Liu Olivia Xuan, Lin Lester Bocheng, Bunk Soumya, Chew Tiweng, Wu Selwin K, Motegi Fumio, Low Boon Chuan
Mechanobiology Institute, National University of Singapore, Singapore.
Department of Biological Sciences, National University of Singapore, Singapore.
FEBS J. 2025 Apr;292(7):1587-1601. doi: 10.1111/febs.17304. Epub 2024 Oct 27.

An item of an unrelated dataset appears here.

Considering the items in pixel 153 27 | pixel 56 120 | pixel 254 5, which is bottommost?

Contact inhibition of proliferation is a critical cell density control mechanism governed by the Hippo signalling pathway. The biochemical signalling underlying cell density-dependent cues regulating Hippo signalling and its downstream effectors, YAP, remains poorly understood. Here, we reveal that the tight junction protein ZO-2 is required for the contact-mediated inhibition of proliferation. We additionally determined that the well-established molecular players of this process, namely Hippo kinase LATS1 and YAP, are regulated by ZO-2 and that the scaffolding function of ZO-2 promotes the interaction with and phosphorylation of YAP by LATS1. Mechanistically, YAP is phosphorylated when ZO-2 brings LATS1 and YAP together via its SH3 and PDZ domains, respectively, subsequently leading to the cytoplasmic retention and inactivation of YAP. In conclusion, we demonstrate that ZO-2 maintains Hippo signalling pathway activation by promoting the stability of LATS1 to inactivate YAP.
增殖的接触抑制是一种由Hippo信号通路调控的关键细胞密度控制机制。调节Hippo信号及其下游效应因子YAP的细胞密度依赖性信号的生化信号仍知之甚少。在这里,我们揭示紧密连接蛋白ZO-2是接触介导的增殖抑制所必需的。我们还确定,这个过程中公认的分子参与者,即Hippo激酶LATS1和YAP,受ZO-2调控,并且ZO-2的支架功能促进LATS1与YAP的相互作用以及LATS1对YAP的磷酸化。从机制上讲,当ZO-2分别通过其SH3和PDZ结构域将LATS1和YAP聚集在一起时,YAP会被磷酸化,随后导致YAP在细胞质中滞留并失活。总之,我们证明ZO-2通过促进LATS1的稳定性来使YAP失活,从而维持Hippo信号通路的激活。